* PROBLEM REQUIREMENTS: Rewrite the stretch from the line containing "How much separation" through the end of the records, substituting "furthest" for "farthest" and keeping everything else the same.
___
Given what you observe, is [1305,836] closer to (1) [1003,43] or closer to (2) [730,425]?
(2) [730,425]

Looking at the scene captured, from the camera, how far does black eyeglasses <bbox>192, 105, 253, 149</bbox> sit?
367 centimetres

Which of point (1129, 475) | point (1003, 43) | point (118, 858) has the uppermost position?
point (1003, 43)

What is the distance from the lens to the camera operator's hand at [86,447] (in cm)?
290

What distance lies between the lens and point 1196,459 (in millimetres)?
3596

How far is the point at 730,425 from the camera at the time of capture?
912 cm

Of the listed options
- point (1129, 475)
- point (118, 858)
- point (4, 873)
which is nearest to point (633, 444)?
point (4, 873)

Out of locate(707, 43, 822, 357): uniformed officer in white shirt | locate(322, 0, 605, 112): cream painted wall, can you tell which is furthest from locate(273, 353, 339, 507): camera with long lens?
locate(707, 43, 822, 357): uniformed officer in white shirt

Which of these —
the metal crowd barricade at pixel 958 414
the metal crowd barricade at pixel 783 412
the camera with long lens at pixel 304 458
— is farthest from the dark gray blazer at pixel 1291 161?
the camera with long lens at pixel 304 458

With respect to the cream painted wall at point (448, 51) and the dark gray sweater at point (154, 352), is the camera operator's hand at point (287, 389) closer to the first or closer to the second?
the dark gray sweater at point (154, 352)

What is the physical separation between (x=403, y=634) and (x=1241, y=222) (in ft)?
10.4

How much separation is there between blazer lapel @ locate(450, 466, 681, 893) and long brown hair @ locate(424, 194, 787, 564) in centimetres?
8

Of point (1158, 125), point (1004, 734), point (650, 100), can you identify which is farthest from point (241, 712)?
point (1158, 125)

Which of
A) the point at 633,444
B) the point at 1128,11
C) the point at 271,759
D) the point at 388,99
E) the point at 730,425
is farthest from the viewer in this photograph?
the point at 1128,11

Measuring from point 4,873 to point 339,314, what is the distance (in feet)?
___
* EXERCISE RESULT:
How much separation is there between blazer lapel @ locate(450, 466, 681, 893) and long brown hair @ locate(424, 194, 787, 564) in centimetres?
8

Of point (1158, 125), point (1004, 734), point (650, 100), can you identify which is furthest from point (241, 712)?
point (1158, 125)

Which of
A) the point at 633,444
B) the point at 1128,11
C) the point at 271,759
D) the point at 388,99
E) the point at 730,425
is furthest from the viewer in this photograph?
the point at 1128,11

Measuring from point 4,873 to point 339,314, what is the distance (in feet)?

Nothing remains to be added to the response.